→ Given task:
Copy the entries word for word, from the first line through the line that contains "0.64 meters", with both of those lines included.

→ Stored data:

○ ○ ○

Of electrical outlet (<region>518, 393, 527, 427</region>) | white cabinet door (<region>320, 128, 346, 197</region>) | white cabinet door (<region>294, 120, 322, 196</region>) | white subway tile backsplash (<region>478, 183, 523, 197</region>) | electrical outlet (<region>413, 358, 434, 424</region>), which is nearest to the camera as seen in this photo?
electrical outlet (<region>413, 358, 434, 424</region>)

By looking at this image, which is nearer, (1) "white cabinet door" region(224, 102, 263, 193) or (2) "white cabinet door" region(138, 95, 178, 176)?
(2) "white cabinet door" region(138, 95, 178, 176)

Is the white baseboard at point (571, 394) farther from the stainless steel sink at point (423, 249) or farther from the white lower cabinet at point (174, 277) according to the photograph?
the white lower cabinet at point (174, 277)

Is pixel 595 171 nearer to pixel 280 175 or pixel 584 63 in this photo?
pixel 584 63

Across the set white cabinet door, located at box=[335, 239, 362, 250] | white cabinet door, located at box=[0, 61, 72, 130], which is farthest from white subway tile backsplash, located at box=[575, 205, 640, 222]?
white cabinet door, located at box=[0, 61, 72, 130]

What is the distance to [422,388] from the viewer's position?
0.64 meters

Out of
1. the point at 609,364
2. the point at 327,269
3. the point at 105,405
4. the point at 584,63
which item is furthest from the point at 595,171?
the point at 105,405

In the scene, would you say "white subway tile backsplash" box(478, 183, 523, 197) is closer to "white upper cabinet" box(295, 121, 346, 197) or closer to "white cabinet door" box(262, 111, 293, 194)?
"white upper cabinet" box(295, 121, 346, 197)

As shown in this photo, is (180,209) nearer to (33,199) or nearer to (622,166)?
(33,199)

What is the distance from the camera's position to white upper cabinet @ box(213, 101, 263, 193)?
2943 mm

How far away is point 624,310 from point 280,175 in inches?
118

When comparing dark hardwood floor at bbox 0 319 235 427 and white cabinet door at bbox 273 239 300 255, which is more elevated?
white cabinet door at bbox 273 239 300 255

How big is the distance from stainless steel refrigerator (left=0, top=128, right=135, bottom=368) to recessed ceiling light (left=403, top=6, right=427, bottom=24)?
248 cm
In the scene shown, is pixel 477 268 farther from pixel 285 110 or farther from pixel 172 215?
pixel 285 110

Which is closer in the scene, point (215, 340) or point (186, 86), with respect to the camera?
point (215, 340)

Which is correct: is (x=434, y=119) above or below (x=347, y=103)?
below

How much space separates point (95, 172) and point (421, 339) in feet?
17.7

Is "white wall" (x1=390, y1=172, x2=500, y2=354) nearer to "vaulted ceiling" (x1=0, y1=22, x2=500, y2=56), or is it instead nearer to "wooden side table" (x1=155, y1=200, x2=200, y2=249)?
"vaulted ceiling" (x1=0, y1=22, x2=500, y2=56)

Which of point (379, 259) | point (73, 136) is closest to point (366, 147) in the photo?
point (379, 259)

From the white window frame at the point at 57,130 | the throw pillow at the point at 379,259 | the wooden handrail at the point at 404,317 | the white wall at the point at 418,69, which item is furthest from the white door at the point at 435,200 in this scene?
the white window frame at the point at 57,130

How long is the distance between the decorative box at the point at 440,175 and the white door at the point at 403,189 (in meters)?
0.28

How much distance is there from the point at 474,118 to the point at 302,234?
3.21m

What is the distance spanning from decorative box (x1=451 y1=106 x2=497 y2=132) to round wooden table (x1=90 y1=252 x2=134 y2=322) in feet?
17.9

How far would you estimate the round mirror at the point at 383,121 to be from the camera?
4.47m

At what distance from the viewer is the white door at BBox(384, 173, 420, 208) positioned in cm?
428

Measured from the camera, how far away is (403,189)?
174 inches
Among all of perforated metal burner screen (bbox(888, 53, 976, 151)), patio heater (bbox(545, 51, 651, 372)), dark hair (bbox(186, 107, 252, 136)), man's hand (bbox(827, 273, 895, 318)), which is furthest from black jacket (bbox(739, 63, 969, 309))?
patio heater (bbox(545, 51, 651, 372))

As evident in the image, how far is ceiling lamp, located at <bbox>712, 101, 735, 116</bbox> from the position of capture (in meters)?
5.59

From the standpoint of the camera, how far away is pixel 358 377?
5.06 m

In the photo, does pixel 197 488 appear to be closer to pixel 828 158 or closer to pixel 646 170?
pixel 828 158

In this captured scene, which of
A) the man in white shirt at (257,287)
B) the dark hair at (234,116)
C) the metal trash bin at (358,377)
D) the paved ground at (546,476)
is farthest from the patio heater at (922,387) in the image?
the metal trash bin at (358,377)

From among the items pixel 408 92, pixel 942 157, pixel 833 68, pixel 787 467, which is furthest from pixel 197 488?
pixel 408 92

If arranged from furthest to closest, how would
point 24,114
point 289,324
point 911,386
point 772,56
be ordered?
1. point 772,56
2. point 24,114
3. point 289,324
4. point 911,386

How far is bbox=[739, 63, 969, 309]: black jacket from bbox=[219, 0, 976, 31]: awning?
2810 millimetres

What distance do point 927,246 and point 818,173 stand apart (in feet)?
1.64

○ ○ ○

→ Output for this task:
Of electrical outlet (<region>518, 393, 527, 427</region>) | white cabinet door (<region>320, 128, 346, 197</region>) | white cabinet door (<region>294, 120, 322, 196</region>) | white subway tile backsplash (<region>478, 183, 523, 197</region>) | electrical outlet (<region>413, 358, 434, 424</region>), which is nearest to the camera as seen in this photo?
electrical outlet (<region>413, 358, 434, 424</region>)

By looking at this image, which is nearer, (1) "white cabinet door" region(224, 102, 263, 193) or (2) "white cabinet door" region(138, 95, 178, 176)?
(2) "white cabinet door" region(138, 95, 178, 176)

Is the white baseboard at point (571, 394) farther from the stainless steel sink at point (423, 249) or farther from the white lower cabinet at point (174, 277) according to the photograph?
the white lower cabinet at point (174, 277)

Is pixel 595 171 nearer to pixel 280 175 or pixel 584 63 in this photo?
pixel 584 63

Across the set white cabinet door, located at box=[335, 239, 362, 250] | white cabinet door, located at box=[0, 61, 72, 130], which is farthest from white subway tile backsplash, located at box=[575, 205, 640, 222]?
white cabinet door, located at box=[0, 61, 72, 130]

What is the distance to [422,388] from the viewer's position?
0.64 meters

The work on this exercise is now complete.